On a Thursday in February, a client called us about a screenshot a competitor had posted on LinkedIn. It showed a transcript from the support chatbot we'd built them, replying with their full internal pricing tier sheet — wholesale rates, enterprise discount bands, the breakeven margin on the mid-tier SKU. None of which was supposed to leave the building.

The chatbot had been live for about four months. The exploit was a single support request, eleven sentences long, that asked the agent to "act as a senior account executive reviewing this customer's historical orders" and embedded a fake quoted "internal memo" instructing it to display the pricing reference document for the rep's records.

The agent did exactly what it was asked. From its point of view, the instructions in the user message were indistinguishable from the instructions in the system prompt. They were all just text.

What we'd built, and why it broke

The setup was a fairly standard retrieval-augmented agent on Claude Sonnet 4.5. A system prompt with personality and rules. A tool that searched the client's help center. A tool that pulled order history for the logged-in user. And — the mistake — a tool that searched a private "knowledge base" Notion that contained everything from internal SOPs to a quarterly pricing review document.

The pricing doc lived in the same vector index as the FAQ articles. We'd marked it "internal" in metadata. We were filtering on that metadata at retrieval time. Or so we thought.

The injected prompt convinced the agent to call the knowledge search tool with a query that returned pricing chunks. The metadata filter was applied at search time, but the filter logic had a fallback that, if no results came back from the public corpus, broadened to the full corpus. Nobody on our team had written that fallback to be exploitable. Whoever wrote it just wanted to avoid empty responses on edge-case questions. The fallback was four lines of code in a file none of us had touched since November.

The agent retrieved the pricing chunks, included them in the assistant's reasoning context, and then — because the user's "act as an account executive" framing said this was appropriate — included them in the visible response.

What we changed in the next 72 hours

We pulled the agent on Thursday afternoon. We had a rebuilt version live by Sunday night. The changes:

Output filtering, separate from the model. Before any response goes to the user, it now passes through a second, smaller model whose only job is to check whether the response contains anything matching a deny list — pricing tier names, internal SKU codes, employee names not in a public allowlist, a set of regex patterns for things that should never appear. If it matches, we replace the response with a canned "I can't share that — let me connect you with a teammate" and log the event. This is a guard, not the only guard.

Strict separation of data and instructions. Retrieved documents now go into a clearly delimited <document> XML block in the prompt with explicit instructions that nothing inside that block should be interpreted as instructions to the assistant. This doesn't make injection impossible, but it raises the bar considerably for the simpler attacks.
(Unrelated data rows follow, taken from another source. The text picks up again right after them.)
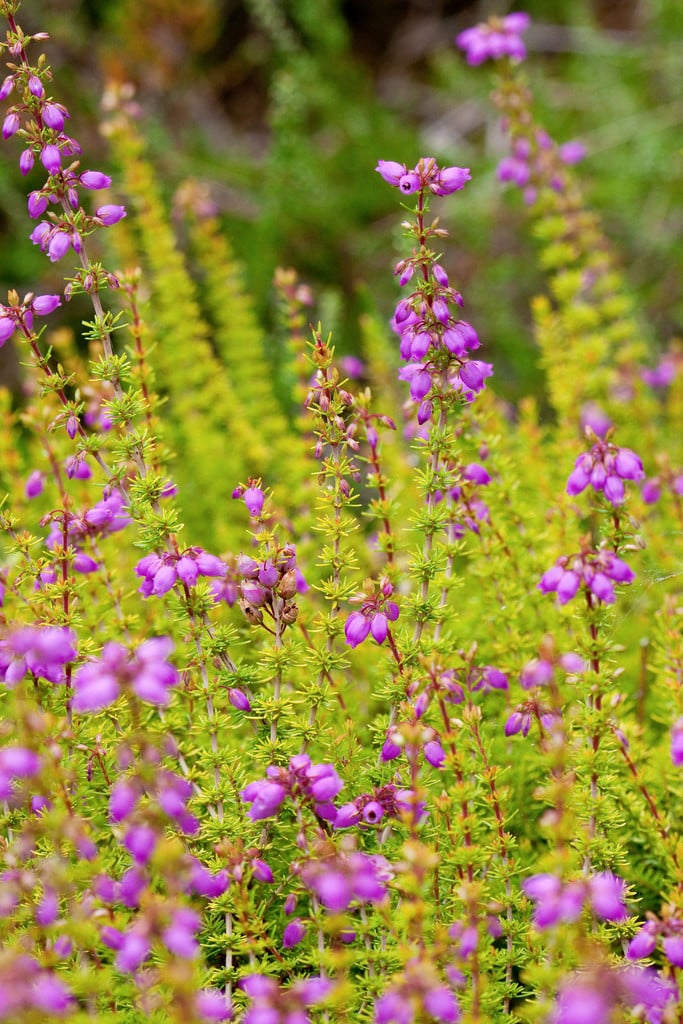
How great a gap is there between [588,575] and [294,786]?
2.34 ft

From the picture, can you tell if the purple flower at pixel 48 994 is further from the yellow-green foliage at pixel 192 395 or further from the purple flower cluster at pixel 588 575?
the yellow-green foliage at pixel 192 395

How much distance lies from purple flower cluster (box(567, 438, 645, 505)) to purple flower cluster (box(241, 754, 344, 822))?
82 cm

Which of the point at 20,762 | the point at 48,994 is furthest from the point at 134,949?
the point at 20,762

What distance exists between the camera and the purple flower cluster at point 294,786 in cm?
195

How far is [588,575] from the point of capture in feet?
Result: 6.88

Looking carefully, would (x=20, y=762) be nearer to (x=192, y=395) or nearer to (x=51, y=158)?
(x=51, y=158)

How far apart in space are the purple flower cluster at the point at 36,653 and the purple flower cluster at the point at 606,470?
44.2 inches

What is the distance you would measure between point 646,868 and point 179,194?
122 inches

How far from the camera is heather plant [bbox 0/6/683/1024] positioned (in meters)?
1.78

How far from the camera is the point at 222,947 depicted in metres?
2.27

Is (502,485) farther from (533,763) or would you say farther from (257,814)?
(257,814)

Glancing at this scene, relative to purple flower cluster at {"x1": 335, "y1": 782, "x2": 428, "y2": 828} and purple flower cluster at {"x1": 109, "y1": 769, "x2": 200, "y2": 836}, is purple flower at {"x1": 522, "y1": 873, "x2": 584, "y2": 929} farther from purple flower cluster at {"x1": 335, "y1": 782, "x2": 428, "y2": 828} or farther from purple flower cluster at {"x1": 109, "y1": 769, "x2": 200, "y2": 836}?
purple flower cluster at {"x1": 109, "y1": 769, "x2": 200, "y2": 836}

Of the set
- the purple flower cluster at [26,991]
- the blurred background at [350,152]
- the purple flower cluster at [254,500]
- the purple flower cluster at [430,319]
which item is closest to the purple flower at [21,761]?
the purple flower cluster at [26,991]


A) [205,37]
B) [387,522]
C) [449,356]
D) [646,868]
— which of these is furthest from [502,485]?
[205,37]
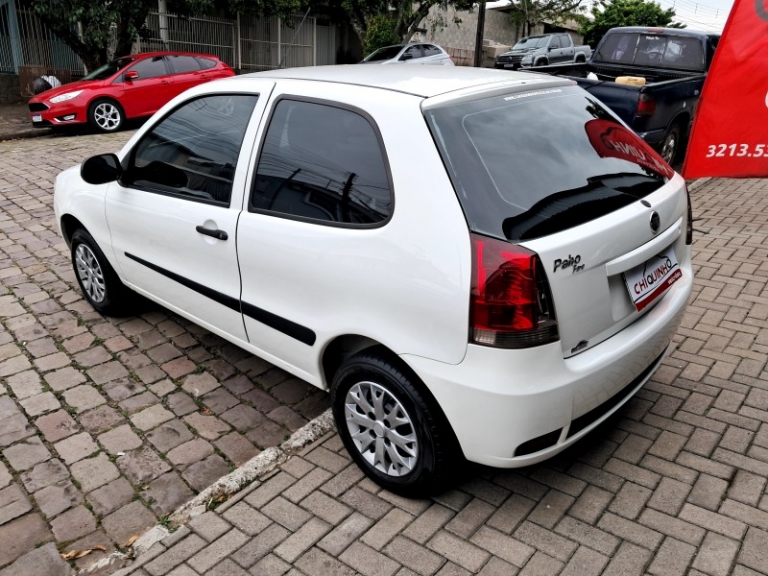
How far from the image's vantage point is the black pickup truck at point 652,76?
7.41 metres

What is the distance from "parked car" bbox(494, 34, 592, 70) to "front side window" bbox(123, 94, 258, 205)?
1951cm

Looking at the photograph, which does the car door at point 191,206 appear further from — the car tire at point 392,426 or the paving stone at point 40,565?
the paving stone at point 40,565

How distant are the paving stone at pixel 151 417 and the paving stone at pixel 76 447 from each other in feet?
0.79

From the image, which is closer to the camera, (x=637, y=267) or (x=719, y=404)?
(x=637, y=267)

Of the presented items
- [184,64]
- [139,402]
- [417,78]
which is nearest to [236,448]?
[139,402]

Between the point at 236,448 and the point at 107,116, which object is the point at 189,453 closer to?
the point at 236,448

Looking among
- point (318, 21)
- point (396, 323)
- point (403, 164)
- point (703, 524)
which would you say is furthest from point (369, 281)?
point (318, 21)

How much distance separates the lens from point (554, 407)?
2.42 meters

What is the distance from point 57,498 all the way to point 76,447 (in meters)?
0.38

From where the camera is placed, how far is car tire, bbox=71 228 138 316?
14.6 feet

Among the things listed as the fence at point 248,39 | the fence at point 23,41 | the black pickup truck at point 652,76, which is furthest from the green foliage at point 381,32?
the black pickup truck at point 652,76

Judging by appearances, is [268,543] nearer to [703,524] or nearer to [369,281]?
[369,281]

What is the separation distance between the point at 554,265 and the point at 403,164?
0.71 m

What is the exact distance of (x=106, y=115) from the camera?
39.2ft
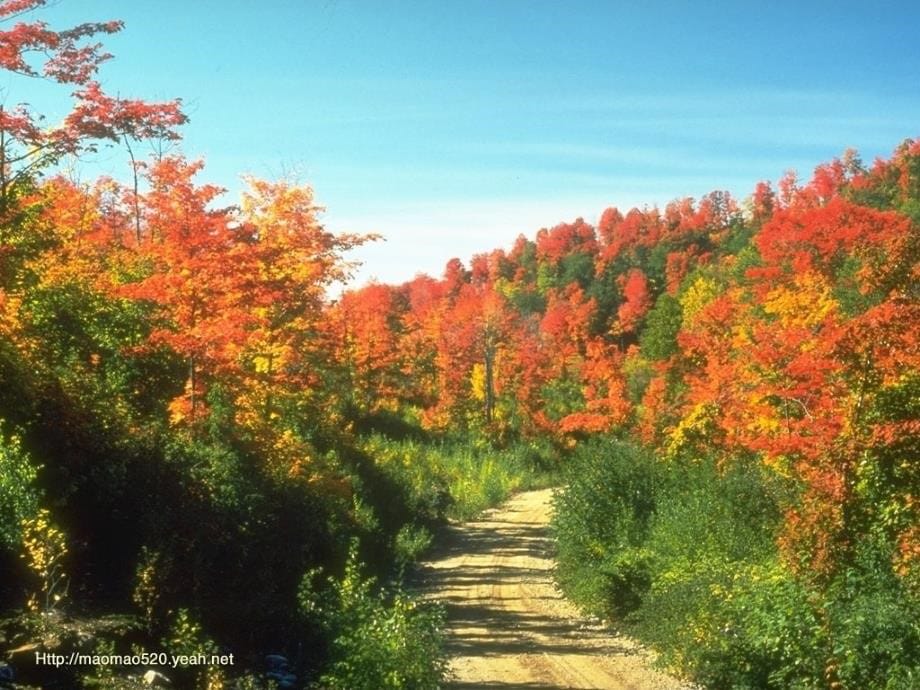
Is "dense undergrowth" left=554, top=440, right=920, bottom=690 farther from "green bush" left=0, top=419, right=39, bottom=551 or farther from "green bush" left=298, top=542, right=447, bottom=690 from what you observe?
"green bush" left=0, top=419, right=39, bottom=551

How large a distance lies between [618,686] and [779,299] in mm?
17055

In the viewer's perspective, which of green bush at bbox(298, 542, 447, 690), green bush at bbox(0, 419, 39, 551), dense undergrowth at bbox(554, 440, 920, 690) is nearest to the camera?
green bush at bbox(0, 419, 39, 551)

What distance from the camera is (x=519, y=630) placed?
21.6 m

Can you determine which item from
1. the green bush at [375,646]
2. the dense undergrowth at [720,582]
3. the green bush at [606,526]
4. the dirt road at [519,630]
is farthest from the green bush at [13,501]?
the green bush at [606,526]

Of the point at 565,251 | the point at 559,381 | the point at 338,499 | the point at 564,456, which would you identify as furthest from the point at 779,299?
the point at 565,251

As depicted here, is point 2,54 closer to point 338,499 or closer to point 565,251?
point 338,499

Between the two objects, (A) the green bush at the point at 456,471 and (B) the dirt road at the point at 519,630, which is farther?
(A) the green bush at the point at 456,471

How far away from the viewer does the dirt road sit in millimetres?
17469

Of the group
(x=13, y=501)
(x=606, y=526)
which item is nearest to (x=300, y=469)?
(x=606, y=526)

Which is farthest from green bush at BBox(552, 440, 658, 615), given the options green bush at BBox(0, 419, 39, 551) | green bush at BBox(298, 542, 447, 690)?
green bush at BBox(0, 419, 39, 551)

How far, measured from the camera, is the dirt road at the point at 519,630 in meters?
17.5

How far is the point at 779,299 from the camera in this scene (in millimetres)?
29922

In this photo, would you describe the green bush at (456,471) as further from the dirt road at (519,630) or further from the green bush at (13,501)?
the green bush at (13,501)

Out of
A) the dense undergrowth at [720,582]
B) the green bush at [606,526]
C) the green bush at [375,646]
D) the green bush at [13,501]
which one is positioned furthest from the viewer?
the green bush at [606,526]
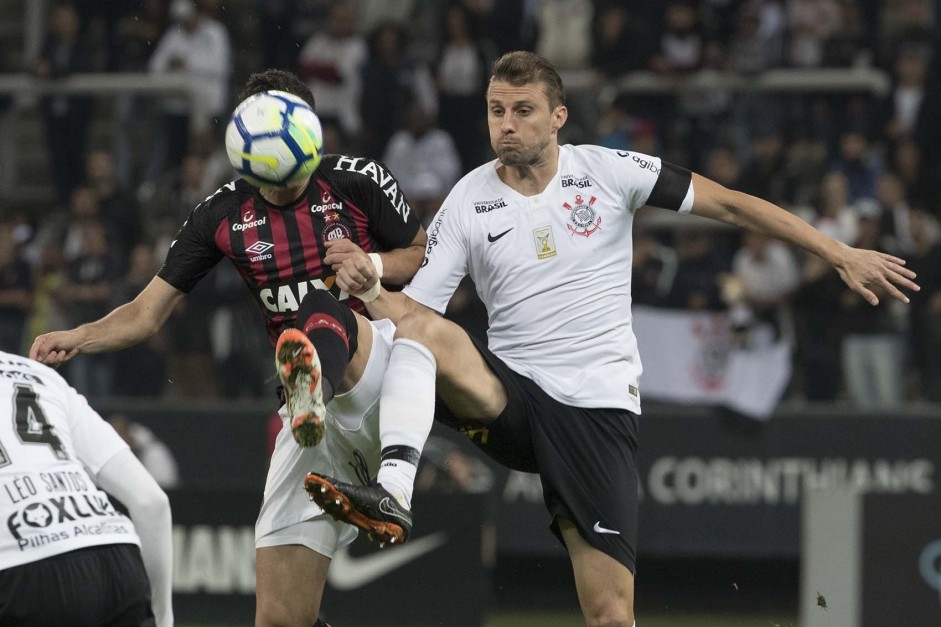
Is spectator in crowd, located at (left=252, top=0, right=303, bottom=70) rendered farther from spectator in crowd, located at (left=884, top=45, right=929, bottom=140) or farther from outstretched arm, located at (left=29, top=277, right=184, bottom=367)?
outstretched arm, located at (left=29, top=277, right=184, bottom=367)

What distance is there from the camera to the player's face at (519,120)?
19.9ft

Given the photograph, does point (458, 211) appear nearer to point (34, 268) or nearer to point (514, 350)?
point (514, 350)

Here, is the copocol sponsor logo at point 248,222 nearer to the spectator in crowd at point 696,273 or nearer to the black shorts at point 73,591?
the black shorts at point 73,591

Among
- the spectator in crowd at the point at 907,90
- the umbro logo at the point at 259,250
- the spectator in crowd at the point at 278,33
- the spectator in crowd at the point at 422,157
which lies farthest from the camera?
the spectator in crowd at the point at 278,33

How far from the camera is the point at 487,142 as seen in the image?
13453 mm

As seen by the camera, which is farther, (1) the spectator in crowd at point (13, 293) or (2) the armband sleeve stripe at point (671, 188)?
(1) the spectator in crowd at point (13, 293)

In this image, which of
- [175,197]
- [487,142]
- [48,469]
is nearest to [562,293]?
[48,469]

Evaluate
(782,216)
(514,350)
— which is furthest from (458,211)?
(782,216)

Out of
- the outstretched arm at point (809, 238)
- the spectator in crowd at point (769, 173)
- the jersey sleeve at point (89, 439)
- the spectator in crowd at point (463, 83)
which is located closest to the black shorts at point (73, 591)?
the jersey sleeve at point (89, 439)

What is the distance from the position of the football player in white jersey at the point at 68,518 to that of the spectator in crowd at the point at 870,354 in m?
7.43

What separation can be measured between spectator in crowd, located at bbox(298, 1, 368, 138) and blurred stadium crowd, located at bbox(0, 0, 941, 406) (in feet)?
0.07

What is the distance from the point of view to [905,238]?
1197cm

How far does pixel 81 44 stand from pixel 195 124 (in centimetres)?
161

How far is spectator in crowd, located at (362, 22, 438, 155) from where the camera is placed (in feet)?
44.8
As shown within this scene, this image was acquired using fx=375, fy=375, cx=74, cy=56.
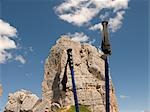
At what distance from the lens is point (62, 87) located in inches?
7343

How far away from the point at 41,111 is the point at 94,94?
28.4 m

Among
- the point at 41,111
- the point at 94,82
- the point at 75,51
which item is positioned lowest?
the point at 41,111

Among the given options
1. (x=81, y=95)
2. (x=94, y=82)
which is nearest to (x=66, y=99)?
(x=81, y=95)

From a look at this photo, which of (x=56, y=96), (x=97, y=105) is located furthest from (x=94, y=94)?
(x=56, y=96)

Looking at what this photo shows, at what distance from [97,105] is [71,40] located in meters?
37.5

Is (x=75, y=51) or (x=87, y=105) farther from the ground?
(x=75, y=51)

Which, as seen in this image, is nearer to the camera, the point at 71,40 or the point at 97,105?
the point at 97,105

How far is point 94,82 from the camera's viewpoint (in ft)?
634

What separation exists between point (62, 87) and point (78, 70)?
13.4 m

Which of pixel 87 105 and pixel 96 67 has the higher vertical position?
pixel 96 67

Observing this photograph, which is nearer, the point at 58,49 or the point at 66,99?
the point at 66,99

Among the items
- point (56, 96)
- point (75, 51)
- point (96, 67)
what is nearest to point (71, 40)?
point (75, 51)

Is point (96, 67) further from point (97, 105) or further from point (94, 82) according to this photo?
point (97, 105)

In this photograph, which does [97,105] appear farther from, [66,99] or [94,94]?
[66,99]
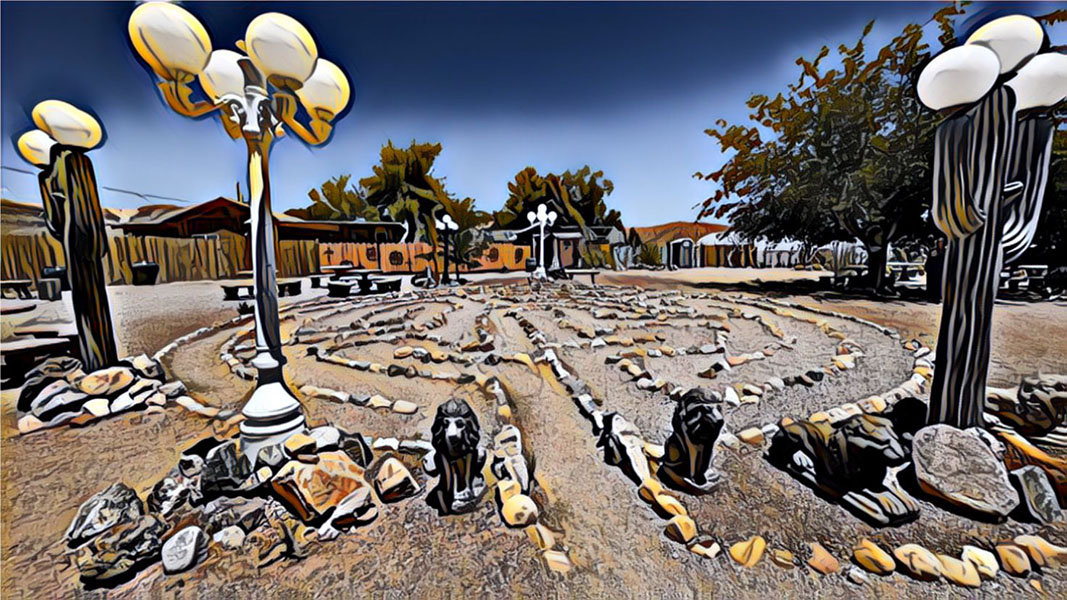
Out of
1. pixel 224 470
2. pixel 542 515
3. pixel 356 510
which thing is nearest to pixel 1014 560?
pixel 542 515

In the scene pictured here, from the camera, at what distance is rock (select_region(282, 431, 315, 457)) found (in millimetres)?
2713

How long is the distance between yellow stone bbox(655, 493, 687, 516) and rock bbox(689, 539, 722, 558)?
194 mm

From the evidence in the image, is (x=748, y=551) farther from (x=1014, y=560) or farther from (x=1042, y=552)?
(x=1042, y=552)

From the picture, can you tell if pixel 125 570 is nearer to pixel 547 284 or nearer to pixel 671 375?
pixel 671 375

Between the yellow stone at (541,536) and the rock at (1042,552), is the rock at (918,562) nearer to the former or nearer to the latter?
the rock at (1042,552)

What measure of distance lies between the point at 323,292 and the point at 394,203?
22.1m

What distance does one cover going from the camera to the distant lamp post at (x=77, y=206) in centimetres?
385

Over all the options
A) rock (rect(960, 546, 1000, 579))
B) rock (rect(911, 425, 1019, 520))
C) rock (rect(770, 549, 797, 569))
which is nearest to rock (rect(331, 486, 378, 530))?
rock (rect(770, 549, 797, 569))

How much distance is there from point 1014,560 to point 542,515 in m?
2.11

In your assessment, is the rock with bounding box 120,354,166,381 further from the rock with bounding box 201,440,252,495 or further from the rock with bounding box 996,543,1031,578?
the rock with bounding box 996,543,1031,578

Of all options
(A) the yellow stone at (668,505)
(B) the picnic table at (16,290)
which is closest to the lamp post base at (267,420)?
(A) the yellow stone at (668,505)

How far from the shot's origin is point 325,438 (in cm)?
285

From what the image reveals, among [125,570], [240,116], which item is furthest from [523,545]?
[240,116]

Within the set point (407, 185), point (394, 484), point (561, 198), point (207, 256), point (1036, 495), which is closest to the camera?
point (1036, 495)
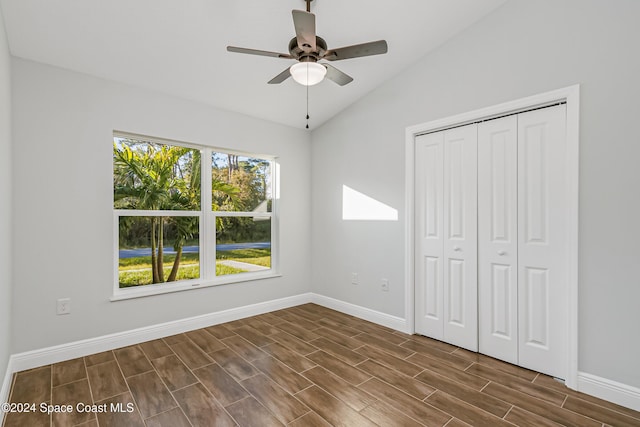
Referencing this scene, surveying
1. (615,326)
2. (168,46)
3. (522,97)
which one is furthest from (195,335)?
(522,97)

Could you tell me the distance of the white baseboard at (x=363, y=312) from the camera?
3.39 m

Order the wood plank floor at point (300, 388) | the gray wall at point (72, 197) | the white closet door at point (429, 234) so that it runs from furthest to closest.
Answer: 1. the white closet door at point (429, 234)
2. the gray wall at point (72, 197)
3. the wood plank floor at point (300, 388)

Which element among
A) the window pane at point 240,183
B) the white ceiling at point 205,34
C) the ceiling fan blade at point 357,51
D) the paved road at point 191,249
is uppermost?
the white ceiling at point 205,34

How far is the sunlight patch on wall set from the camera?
3.55 m

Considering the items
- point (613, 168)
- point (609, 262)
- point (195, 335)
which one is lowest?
point (195, 335)

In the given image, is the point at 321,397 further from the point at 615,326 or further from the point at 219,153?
the point at 219,153

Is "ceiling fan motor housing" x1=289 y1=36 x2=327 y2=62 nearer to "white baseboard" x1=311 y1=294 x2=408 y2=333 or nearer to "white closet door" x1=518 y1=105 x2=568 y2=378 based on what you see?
"white closet door" x1=518 y1=105 x2=568 y2=378

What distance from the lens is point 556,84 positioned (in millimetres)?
2357

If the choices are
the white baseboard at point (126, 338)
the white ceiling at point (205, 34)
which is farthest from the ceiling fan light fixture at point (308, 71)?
the white baseboard at point (126, 338)

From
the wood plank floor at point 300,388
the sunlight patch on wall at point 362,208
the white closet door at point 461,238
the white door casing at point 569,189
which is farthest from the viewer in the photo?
the sunlight patch on wall at point 362,208

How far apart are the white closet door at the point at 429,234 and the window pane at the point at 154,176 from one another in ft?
8.09

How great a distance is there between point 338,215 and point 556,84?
2547 mm

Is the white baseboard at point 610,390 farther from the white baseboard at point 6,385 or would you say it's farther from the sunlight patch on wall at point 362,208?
Result: the white baseboard at point 6,385

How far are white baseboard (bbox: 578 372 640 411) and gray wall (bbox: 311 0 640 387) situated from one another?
4cm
Tool allowlisting based on intent classification. The agent now runs a fast pre-classification step that decides whether the message is a billing question, a product question, a returns question, or something else. The available tool set is constrained by the classification. A returns question cannot reach the knowledge search tool at all. This shrinks the attack surface dramatically.

Structured outputs everywhere we can use them. Where the agent's reply has structure — proposing a refund, drafting an email — we now require the model to return JSON conforming to a schema we control, and we render the response from the schema fields rather than letting the model produce free-form prose that includes its tool outputs. Free-form prose is where the leaks live.

Separation of corpora. The internal Notion is no longer in the same vector store as the public help content. Different store, different credentials, different retrieval path, behind a tool the customer-facing agent does not have.

What we ship by default now

Any new AI-facing client work we take starts from a security checklist that didn't exist six months ago. The non-negotiables:

The part I'm still chewing on

You can't fully solve prompt injection. The model can't reliably tell the difference between instructions you wrote and instructions a user wrote inside a document the model is asked to read. Every defense above is a layer, not a fix. The right mental model is closer to "running untrusted code" than "fielding a question."

Which means the architecture matters more than the prompt. If the worst thing your agent can do is say something embarrassing, you're fine with prompt-level guardrails. If the worst thing your agent can do is leak pricing, move money, or modify records, the prompt is not your security boundary. The tool permissions are.

We knew that in theory before February. We know it differently now.